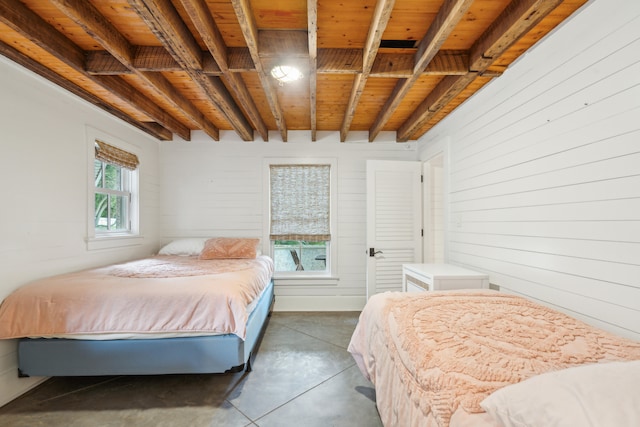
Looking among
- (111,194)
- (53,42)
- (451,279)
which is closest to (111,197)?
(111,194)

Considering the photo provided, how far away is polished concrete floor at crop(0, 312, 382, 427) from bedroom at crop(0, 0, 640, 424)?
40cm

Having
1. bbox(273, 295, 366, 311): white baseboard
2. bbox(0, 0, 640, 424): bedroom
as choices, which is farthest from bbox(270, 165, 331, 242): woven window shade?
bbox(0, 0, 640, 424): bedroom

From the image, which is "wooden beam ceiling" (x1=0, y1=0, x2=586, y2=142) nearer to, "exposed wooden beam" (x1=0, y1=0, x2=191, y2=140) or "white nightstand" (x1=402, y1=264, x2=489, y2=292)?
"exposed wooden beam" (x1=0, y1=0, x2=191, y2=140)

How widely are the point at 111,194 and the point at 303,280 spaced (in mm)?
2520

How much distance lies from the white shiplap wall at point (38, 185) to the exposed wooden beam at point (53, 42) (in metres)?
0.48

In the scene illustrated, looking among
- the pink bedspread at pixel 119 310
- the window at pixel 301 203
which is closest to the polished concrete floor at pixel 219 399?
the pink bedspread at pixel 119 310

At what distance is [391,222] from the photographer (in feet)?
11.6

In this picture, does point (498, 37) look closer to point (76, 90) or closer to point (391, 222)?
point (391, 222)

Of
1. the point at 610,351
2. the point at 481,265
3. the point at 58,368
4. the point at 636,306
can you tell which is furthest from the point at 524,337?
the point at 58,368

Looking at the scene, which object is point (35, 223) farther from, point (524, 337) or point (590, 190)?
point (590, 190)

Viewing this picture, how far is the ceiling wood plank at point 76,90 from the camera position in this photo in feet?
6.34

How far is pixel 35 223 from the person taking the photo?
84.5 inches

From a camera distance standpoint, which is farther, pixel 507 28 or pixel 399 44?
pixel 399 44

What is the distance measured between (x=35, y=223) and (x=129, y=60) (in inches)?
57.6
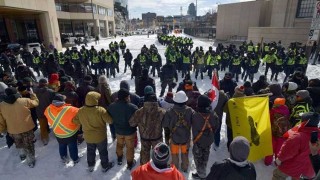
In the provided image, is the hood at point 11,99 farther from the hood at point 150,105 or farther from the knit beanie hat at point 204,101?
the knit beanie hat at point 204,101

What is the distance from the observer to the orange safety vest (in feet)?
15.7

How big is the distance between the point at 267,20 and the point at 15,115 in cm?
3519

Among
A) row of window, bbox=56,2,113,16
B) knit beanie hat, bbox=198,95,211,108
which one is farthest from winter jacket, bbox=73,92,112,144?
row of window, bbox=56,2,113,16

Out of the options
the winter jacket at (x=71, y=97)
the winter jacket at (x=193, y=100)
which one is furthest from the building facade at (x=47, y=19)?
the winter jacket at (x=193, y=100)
- - - - -
Could you copy out the listing above verbatim, from the line containing "From a camera" through the last line of the listing, leaving out any pictures?

▸ **EXPECTED OUTPUT**:
From a camera distance standpoint, which is farther, pixel 507 28 or pixel 399 44?
pixel 399 44

What is the distance measured between (x=35, y=223) and (x=129, y=60) (in inches)?
57.6
In the provided image, is the hood at point 11,99 farther from the hood at point 150,105 or farther from the knit beanie hat at point 204,101?
the knit beanie hat at point 204,101

What is the distance from the observer to the orange safety vest (in feet)?
15.7

How big is the distance between the point at 267,20 and the point at 15,115 in cm?
3519

Among
A) row of window, bbox=56,2,113,16
B) knit beanie hat, bbox=198,95,211,108
which one is farthest from winter jacket, bbox=73,92,112,144?
row of window, bbox=56,2,113,16

Out of the options
the winter jacket at (x=71, y=97)
the winter jacket at (x=193, y=100)
which one is furthest from the building facade at (x=47, y=19)?
the winter jacket at (x=193, y=100)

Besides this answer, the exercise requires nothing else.